I think it’s OK to use normal DNS service, except in certain countries during times of information clamp down. This is obviously when free information might be most valuable so it makes sense to have resilience against the kinds of oppression that we all have seen before.

For me the big challenge with the Anycast isn’t the technical aspects, it’s how to do it without single entity ownership?

I think we would need multiple sets of anycast relays, run by different organisations or groups based in different jurisdictions. Then if one gets shut down or is forced to remove content, the others can continue to operate.

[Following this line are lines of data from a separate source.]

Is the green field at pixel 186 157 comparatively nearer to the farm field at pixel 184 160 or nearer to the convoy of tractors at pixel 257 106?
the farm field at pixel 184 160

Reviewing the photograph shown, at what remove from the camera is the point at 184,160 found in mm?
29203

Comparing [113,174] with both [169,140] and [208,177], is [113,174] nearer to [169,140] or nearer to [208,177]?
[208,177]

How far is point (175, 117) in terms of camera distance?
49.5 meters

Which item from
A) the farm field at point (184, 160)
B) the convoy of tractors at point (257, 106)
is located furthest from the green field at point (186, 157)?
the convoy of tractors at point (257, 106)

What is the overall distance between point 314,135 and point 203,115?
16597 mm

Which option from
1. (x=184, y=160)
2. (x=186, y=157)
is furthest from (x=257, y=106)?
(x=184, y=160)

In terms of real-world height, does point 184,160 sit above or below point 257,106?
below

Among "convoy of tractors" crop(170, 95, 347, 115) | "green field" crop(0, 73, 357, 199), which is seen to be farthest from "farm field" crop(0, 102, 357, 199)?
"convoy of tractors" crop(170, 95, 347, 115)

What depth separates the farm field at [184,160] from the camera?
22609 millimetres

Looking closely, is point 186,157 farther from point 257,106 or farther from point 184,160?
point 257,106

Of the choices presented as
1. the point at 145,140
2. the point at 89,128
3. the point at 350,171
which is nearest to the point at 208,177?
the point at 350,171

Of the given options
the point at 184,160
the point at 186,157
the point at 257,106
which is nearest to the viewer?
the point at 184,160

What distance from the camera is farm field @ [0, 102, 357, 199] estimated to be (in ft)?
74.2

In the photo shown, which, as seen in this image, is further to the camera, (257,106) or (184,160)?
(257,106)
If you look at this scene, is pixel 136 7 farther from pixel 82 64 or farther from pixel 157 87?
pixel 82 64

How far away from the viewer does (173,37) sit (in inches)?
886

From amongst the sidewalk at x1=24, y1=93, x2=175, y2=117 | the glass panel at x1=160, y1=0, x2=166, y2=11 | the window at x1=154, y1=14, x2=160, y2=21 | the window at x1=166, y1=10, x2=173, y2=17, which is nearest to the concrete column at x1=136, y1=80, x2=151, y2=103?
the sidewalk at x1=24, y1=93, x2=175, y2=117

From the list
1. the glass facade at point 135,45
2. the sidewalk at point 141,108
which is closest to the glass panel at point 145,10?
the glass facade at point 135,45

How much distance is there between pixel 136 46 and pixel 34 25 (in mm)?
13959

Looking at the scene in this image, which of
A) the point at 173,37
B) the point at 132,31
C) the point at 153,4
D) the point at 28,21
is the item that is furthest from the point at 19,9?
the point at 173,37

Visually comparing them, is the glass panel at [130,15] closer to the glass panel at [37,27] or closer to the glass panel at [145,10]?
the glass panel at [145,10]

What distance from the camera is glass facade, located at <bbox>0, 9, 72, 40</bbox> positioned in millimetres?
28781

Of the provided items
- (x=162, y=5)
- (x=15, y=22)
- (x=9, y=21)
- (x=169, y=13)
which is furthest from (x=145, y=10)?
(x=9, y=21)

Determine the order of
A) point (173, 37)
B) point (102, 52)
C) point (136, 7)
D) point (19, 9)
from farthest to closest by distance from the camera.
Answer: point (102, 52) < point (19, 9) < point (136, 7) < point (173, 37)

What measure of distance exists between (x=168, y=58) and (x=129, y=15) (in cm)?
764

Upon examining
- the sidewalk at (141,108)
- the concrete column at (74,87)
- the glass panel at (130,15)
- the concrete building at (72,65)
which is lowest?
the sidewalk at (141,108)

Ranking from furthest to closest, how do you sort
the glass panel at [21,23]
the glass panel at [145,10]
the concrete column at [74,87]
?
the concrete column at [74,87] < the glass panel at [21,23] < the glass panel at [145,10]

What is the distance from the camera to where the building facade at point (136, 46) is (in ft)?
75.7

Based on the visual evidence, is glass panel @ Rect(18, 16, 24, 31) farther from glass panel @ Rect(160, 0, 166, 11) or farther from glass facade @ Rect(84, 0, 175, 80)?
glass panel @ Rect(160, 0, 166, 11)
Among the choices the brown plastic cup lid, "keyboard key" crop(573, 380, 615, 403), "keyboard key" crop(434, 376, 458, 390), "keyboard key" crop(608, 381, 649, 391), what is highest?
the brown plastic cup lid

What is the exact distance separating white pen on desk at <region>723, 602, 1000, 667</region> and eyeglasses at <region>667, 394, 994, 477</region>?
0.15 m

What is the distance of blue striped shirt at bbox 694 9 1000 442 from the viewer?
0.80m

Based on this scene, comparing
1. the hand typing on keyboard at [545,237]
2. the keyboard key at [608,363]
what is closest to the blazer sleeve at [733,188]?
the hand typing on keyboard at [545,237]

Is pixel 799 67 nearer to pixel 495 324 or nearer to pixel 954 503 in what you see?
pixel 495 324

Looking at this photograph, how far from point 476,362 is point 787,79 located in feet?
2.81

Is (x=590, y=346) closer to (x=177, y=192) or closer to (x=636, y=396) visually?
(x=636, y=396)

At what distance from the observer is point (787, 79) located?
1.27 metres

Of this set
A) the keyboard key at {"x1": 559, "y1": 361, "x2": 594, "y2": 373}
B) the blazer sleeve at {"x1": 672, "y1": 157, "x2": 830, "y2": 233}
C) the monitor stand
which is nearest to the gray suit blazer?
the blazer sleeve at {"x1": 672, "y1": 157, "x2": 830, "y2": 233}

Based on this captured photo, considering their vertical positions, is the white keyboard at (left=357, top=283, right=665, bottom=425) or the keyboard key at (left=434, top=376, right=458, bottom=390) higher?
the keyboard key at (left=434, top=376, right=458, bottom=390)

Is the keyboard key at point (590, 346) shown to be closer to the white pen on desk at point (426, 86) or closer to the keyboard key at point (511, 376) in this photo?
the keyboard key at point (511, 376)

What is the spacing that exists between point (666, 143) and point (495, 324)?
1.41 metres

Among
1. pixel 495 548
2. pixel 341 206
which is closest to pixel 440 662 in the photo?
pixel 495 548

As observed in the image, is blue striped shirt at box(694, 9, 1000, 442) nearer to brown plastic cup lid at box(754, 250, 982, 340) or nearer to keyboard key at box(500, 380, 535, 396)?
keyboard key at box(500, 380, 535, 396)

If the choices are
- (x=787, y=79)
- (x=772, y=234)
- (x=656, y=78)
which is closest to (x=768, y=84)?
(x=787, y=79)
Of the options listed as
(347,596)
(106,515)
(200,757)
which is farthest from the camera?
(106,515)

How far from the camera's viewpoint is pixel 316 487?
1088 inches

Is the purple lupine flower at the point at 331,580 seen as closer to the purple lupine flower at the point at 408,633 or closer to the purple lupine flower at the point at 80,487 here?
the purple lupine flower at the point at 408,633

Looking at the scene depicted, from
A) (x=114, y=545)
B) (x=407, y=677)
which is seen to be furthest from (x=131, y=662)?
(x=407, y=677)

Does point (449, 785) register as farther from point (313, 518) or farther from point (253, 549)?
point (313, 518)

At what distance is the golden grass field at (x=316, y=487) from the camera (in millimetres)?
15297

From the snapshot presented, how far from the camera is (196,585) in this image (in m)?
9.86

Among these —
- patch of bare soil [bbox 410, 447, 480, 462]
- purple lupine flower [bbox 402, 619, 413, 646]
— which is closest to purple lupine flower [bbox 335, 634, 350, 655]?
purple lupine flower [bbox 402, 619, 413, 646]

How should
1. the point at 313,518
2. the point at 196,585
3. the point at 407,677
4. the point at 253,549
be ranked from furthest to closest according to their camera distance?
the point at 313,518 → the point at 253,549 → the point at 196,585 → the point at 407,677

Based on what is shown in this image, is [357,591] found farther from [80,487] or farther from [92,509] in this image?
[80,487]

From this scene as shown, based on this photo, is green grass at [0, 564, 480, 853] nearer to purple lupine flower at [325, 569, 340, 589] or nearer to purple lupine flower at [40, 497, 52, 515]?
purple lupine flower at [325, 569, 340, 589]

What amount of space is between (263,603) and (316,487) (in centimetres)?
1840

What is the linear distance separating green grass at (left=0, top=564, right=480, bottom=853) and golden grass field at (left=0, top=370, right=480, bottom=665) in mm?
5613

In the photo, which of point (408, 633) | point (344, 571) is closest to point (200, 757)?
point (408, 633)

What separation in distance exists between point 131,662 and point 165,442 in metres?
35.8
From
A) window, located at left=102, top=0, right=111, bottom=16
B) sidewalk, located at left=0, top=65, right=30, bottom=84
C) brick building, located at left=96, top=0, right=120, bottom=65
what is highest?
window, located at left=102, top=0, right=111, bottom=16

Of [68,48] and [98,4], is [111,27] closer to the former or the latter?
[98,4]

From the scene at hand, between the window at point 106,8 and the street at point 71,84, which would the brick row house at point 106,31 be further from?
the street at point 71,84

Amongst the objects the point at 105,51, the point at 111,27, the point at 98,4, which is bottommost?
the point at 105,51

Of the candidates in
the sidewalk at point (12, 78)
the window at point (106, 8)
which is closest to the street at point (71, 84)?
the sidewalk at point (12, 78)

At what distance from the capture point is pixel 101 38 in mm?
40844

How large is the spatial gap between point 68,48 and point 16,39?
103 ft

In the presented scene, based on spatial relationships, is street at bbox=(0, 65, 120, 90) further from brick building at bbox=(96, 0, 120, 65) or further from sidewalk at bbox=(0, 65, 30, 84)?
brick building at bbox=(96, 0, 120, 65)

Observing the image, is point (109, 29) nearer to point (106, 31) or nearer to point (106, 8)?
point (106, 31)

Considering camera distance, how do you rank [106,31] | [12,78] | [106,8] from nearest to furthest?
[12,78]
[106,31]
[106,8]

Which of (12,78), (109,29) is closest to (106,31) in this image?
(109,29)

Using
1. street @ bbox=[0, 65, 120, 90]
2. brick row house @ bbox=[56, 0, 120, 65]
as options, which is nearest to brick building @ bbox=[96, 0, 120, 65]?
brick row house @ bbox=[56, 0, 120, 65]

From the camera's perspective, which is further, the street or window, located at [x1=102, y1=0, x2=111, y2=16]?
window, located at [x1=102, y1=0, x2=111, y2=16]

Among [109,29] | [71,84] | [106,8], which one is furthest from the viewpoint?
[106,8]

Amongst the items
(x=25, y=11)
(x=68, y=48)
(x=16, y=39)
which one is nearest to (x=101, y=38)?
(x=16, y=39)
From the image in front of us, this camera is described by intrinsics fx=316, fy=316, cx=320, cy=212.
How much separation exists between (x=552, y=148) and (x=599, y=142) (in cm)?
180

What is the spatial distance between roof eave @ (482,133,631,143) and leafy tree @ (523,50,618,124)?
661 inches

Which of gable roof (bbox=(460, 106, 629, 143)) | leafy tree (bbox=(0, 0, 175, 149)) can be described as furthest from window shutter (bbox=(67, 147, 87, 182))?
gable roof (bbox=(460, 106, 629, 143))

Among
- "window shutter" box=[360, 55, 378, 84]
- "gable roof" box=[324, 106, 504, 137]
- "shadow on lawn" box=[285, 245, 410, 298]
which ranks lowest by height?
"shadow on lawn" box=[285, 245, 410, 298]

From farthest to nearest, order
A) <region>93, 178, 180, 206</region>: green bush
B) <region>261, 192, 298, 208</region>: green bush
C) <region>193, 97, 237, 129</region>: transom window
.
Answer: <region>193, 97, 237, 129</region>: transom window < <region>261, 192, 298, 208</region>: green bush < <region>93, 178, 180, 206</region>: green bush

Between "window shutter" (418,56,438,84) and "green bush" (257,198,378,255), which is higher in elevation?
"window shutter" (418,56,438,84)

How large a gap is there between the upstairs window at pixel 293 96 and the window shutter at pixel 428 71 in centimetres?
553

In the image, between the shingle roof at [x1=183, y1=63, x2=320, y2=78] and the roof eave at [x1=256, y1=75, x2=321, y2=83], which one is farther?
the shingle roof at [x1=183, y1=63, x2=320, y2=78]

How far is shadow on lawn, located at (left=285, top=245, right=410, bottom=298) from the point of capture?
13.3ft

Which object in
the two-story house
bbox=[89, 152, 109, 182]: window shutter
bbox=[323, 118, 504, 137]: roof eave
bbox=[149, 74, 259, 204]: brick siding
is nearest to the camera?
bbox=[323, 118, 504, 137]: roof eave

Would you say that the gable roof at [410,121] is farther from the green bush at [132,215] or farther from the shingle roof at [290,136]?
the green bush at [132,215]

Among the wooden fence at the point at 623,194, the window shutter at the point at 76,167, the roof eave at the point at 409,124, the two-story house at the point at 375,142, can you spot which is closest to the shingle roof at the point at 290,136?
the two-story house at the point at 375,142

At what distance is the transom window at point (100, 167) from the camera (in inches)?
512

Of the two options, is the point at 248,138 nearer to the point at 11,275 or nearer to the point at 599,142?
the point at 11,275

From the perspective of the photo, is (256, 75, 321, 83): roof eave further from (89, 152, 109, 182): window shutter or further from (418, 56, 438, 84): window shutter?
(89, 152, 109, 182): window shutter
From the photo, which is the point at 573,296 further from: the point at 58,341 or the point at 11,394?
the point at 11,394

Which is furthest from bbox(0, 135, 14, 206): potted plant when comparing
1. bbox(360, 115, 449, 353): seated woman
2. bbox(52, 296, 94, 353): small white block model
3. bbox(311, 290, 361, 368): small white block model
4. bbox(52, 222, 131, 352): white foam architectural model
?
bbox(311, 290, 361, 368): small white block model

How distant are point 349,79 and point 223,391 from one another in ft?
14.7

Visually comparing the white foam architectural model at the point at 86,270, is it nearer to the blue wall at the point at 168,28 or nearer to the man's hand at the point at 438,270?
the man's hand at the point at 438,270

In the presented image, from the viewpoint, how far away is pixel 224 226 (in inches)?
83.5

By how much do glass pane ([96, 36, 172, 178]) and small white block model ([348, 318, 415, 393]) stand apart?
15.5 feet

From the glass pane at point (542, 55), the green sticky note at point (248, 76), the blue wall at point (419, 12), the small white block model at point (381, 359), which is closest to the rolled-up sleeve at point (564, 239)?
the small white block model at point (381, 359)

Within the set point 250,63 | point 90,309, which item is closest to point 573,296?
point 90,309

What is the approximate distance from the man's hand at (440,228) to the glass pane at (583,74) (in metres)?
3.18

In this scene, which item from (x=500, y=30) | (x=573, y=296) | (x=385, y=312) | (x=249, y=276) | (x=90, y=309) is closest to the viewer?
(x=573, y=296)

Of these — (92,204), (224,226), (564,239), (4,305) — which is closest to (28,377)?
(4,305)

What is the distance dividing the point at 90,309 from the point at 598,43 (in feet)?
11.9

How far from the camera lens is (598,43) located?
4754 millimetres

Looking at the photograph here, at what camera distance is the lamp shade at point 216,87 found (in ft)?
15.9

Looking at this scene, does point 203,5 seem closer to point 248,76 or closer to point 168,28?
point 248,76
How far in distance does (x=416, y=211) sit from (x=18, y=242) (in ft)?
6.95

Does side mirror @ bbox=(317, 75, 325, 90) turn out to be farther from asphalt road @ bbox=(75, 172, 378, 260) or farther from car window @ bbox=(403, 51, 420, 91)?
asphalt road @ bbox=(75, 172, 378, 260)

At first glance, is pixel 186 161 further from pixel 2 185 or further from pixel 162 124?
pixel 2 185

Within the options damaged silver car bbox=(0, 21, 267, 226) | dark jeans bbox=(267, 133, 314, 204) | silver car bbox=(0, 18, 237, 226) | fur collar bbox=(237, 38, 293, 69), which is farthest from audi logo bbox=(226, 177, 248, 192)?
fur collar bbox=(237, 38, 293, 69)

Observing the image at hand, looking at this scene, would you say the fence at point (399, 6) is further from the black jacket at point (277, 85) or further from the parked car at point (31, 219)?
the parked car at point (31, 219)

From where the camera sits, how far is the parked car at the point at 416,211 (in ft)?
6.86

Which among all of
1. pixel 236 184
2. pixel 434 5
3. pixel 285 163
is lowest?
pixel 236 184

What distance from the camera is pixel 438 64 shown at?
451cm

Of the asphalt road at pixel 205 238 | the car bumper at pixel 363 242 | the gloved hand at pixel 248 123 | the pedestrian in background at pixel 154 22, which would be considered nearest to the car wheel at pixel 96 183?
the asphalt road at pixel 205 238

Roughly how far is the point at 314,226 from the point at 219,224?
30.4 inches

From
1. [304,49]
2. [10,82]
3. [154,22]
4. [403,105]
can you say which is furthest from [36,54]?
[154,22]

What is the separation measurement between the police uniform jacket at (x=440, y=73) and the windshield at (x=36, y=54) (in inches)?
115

Also, I’m not sure if you’ve seen this already but I’ve been experimenting with a geographically diverse relay using geo DNS to redirect to the closest server with failover if a server fails. It provides some of the benefits of anycast but not all. I’m considering how this could be made less reliant on a single GeoDNS provider. Details of what I have set up are here:

https://www.austrich.net/austrich-relay/

Haven’t seen that yet. Amazing.

Some reading for me.

exactly - ISP n BGP can tear down by law enforcement in anywhere - that dependent tech solution wont work

jumping in here becuase i agree what what i'm seeing, it's highly intelligent and succinct, and yeah.

i've been toying on and off for a number of years with getting my own ripe designation, but the whole process seems just like way too much spotlight , all things considered.

:)

a part of me wonders if something like

servers off the web, can somehow play with servers on the web, but only communicate with the servers off the web in an encrypted thing with a wholly new protocol and translate it to standard syn ack ack ack stuff, but while only partly inventing the wheel, and maintaining a robust functionality.

not a hardware programmer, but the rough idea is the actual infra servers for content would be somehow blind to things ( i just realized how silly this all sounds but i;m in deep with my tired comment so just running with it...)

but those protected servers would still interact with tcp / ip /udp, but perhaps encrypt the packets till they got to the hardware level, and somehow not needed to be brought into ram or swap, and were just transmitted...

that way the only actual traceable or hackable bits would technically not exist for most users, and i'll stop there because i shouldn't be trying to think about topology before bed while already quite knackered..

cheers :D

Basically abstract Anycast and bury it in VPN?